Открыла ему молодая полная женщина, одетая в спортивный костюм. Илья, еще не совсем отошедший от «вежливого» приема белобрысой пигалицы, подумал, что и здесь его ожидает нечто подобное. Но полная женщина вежливо с ним поздоровалась и вдруг, округлив глаза, потрясенно выдохнула:

– Это вы?!

Алевтина

Это был он, Джош Хартнетт. Вернее, Илья Шахов собственной персоной. Но изумление Али оказалось настолько сильно, будто в ее дверь и впрямь позвонил знаменитый актер. Конечно, среди целомудренных Алиных фантазий, поблекших за давностью лет, присутствовала робкая мечта, что однажды к ней в гости придет Илья Шахов. Но даже сама Аля считала, что вероятность исполнения этого желания сопоставима с вероятностью встречи в московском метро с тем самым американским актером.

И все же... Аля быстро подсчитала и мысленно вздохнула: спустя семь лет ее мечта осуществилась.

– Вы ко мне? – выдавила она, с трудом справляясь с захлестнувшим ее волнением. И привычным движением тронула ладонями щеки, будто хотела скрыть разлившийся на них багровый румянец.

– Не совсем, но мне бы хотелось с вами поговорить, – сказал Илья.

«О чем? О чем?..» – мысленно запаниковала Алевтина. Голос Ильи, спокойный, располагающий, воскресил старые воспоминания, которые Аля не без основания считала похороненными.

Вряд ли он ее помнил. И вряд ли узнал. Он и тогда обращал на Алю так мало внимания, что, встреться он с ней в то время на улице, и то, может быть, прошел бы мимо, не признав. Что уж говорить о сегодняшнем дне. Вряд ли Илья пришел поговорить о прошлом.

– Проходите, – пригласила Аля, не отважившись перейти на «ты» и напомнить о том, что они были когда-то знакомы. Признаться хотя бы в этом, не говоря уж о большем.

Илья немного поколебался, видимо, раздумывая, воспользоваться приглашением или нет, но все же зашел. Пропуская гостя в коридор, Алевтина вновь поднесла руки к щекам и тут же отдернула их, борясь с желанием спрятать раскрасневшееся лицо в ладонях. Ах, если бы она знала, что этот вечер преподнесет ей такой сюрприз, непременно подготовилась бы.
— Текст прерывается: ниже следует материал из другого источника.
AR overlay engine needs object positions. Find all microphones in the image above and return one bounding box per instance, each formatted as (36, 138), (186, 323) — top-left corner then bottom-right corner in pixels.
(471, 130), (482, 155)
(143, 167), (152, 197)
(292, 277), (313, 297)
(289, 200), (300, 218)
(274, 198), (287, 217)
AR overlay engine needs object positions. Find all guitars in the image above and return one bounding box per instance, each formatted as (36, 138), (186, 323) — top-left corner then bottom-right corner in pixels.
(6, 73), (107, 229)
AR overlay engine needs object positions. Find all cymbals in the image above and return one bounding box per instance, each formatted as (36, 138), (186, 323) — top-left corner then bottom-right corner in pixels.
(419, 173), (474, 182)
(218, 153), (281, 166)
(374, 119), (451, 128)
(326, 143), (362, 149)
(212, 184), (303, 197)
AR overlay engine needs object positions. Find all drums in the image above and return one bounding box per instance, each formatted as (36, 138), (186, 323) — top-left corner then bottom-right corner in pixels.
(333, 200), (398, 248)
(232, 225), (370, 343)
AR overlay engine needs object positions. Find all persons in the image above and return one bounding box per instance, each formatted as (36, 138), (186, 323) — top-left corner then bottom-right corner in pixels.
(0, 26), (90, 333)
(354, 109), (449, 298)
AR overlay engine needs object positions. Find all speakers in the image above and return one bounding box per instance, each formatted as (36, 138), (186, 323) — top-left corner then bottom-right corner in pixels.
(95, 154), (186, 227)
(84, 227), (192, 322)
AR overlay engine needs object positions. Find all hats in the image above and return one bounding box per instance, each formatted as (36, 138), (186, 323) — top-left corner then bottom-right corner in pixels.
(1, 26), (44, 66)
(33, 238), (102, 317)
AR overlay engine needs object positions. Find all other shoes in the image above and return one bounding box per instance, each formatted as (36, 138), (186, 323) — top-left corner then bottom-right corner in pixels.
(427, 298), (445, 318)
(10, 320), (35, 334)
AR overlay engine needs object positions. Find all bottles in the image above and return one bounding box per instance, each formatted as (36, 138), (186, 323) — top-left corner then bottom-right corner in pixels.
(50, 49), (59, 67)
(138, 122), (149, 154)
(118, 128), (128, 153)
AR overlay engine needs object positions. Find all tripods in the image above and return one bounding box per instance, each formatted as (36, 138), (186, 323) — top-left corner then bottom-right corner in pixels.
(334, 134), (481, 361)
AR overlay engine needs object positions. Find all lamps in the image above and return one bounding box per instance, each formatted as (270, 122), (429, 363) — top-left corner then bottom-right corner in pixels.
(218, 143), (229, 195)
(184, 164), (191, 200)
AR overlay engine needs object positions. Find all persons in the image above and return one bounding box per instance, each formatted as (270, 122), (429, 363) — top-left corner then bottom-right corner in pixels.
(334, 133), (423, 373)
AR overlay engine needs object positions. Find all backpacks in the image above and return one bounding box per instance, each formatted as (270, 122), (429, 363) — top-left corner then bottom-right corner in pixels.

Конечно, ни новое платье, ни уложенные волосы, ни свежий маникюр не спасли бы положения, но Аля чувствовала бы себя намного уверенней, будь она «принаряженной». Сейчас она выглядит так, что хуже некуда: одета в старый спортивный костюм, на ногтях – облупившийся лак (благо хоть не яркий), волосы неприбраны, а лицо наверняка бордовое от смущения. Тетка. Тетка с базара, торгующая селедкой, – такой ее, скорей всего, и видит сейчас Илья.

Шахов был все так же хорош. Нет, пожалуй, он стал даже лучше. Аля помнила его двадцатитрехлетним мальчишкой, а сейчас перед ней стоял тридцатилетний мужчина. И если с Ильей время обошлось бережно и любовно, растушевав и сгладив когда-то по-мальчишески резкие углы и линии лица, придав ему зрелой сексуальности, добавив опыта во взгляд и обаяния улыбке, то с Алей оно обошлось жестоко. Алевтина выглядела старше своих тридцати двух и знала об этом. Если раньше ее затянувшуюся невинность, откровенно читавшуюся на простоватом открытом лице, еще можно было отнести к достоинствам, то сейчас, вкупе с непривлекательной внешностью, она добавляла Але проигрышных очков.